Tag Archives: evil supercomputers

MacGyver 2.1 – The Human Factor

Our son really likes MacGyver, and why shouldn’t he? It’s perfect for kids, with an inventive hero who doesn’t use guns and no real shocks or scares in the stories. Plus, his mom likes it, and he sure does like his mom, even if he somehow thinks that she has spent three years lying to him about how covering your face with a washcloth will keep shampoo out of your eyes, the blasted kid. So she and I have selected another ten episode run, this time from the second season.

“The Human Factor” is the only episode of this show I’d ever seen, and I wasn’t taken enough to watch it again. I tuned in for this one in the fall of 1986 (or possibly on a repeat) because somebody at the Atlanta Doctor Who club, Terminus TARDIS, had said that it was a tip of the hat to the show’s former producer Terry Nation and had little waist-high “Daleks” in it. They’re in the service of a supercomputer that’s lost its marbles and wants to kill Mac and guest star June Chadwick, who you may recall from V and This is Spinal Tap.
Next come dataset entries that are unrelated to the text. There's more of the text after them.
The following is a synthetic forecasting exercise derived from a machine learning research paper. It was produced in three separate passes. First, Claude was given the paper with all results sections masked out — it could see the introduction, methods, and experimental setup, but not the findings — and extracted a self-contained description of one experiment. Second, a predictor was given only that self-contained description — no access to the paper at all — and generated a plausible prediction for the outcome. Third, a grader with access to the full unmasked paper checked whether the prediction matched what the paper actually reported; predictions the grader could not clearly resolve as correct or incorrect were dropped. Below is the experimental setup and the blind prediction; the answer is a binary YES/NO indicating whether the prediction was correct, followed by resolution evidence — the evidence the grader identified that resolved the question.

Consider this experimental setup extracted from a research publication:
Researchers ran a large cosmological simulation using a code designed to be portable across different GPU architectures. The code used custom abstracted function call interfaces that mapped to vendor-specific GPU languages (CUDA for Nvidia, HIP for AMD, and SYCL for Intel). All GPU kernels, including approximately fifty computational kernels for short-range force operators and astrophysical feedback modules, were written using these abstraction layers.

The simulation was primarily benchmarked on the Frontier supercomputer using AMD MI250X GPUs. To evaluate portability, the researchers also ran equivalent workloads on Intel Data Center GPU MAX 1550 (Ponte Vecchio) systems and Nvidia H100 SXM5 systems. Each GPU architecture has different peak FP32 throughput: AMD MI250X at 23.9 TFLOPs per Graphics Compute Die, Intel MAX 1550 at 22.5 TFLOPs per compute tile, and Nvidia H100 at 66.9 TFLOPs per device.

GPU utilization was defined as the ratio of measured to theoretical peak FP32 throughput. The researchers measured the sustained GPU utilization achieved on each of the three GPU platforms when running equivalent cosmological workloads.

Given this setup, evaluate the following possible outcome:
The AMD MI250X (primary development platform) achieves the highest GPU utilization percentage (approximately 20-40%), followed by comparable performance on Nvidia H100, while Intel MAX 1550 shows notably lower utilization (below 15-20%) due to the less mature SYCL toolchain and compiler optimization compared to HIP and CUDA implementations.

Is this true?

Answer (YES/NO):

It’s fun to see the little drones with gun-eyes shooting lasers at our hero while the supercomputer is saying “Eliminate!” It’s a little less fun to see a garbage room with an acid bath beneath the floor, which opens when 280 pounds of weight piles up. Daleks and fake floors above pits of acid? This is meant to be a top security military base, but it seems to have been designed by a middle school boy in between Dungeons & Dragons evenings. At one point, Mac walks on a tightrope above a pressure-sensitive floor, and later there’s a corridor with a laser beam “gate,” and later still they sneak around in a ventilation shaft. I guess the budget must not have run to trained crocodiles with chainsaws, because that’s where this very, very silly episode was heading.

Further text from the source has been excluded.